* [Exercise task 1]
Rewrite the passage about the stone circles documentary, everything from "Standing with Stones, the" down to "Britain & Ireland.", replacing "Neolithic" with "New Stone Age".
* [Exercise task 2]
Answer these questions from the passage about the stone circles documentary:
(a) Roughly how many prehistoric stone circles are there in Britain?
(b) Who produced the documentary with Rupert Soskin?
(c) Which monument does the documentary aim to take the viewer beyond?
* [Exercise task 3]
Decide whether each statement agrees with the passage about the stone circles documentary, giving yes or no and quoting the words that settle it:
(a) Rupert Soskin has visited more than 100 stone circles.
(b) The documentary concentrates mainly on the best-known stone monuments.
(c) The journey shown covers Ireland as well as Britain.
** Start Passage given **
Standing with Stones, the Video – Stanton Drew

Stanton Drew Reconstruction - Still from Standing with StonesThere are nearly 1,000 prehistoric stone circles in Britain and Rupert Soskin – together with producer Michael Bott – has visited over 100 of them, making an astonishing documentary about these magnificent Neolithic and Bronze monuments, focussing on a lot of the lesser known prehistoric stone monuments from megalithic Britain. Barrows, henges, borrows, cists, thrilitons and solitary megaliths, Soskin covers them all. ‘Standing with Stones’ wants to take the viewer beyond Stonehenge – that all-too familiar icon of Stone Age Britain – on an incredible journey of discovery that reveals the true wealth and extent of Neolithic and Bronze Age Britain & Ireland.
** End Passage given **
** Start Stored data **
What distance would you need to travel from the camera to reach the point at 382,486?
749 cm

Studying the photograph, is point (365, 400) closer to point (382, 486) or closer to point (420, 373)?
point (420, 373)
** End Stored data **
* [Result 1]
Standing with Stones, the Video – Stanton Drew

Stanton Drew Reconstruction - Still from Standing with StonesThere are nearly 1,000 prehistoric stone circles in Britain and Rupert Soskin – together with producer Michael Bott – has visited over 100 of them, making an astonishing documentary about these magnificent New Stone Age and Bronze monuments, focussing on a lot of the lesser known prehistoric stone monuments from megalithic Britain. Barrows, henges, borrows, cists, thrilitons and solitary megaliths, Soskin covers them all. ‘Standing with Stones’ wants to take the viewer beyond Stonehenge – that all-too familiar icon of Stone Age Britain – on an incredible journey of discovery that reveals the true wealth and extent of New Stone Age and Bronze Age Britain & Ireland.

* [Result 2]
(a) Nearly 1,000.
(b) Michael Bott.
(c) Stonehenge.

* [Result 3]
(a) Yes: "has visited over 100 of them"
(b) No: "focussing on a lot of the lesser known prehistoric stone monuments"
(c) Yes: "Neolithic and Bronze Age Britain & Ireland"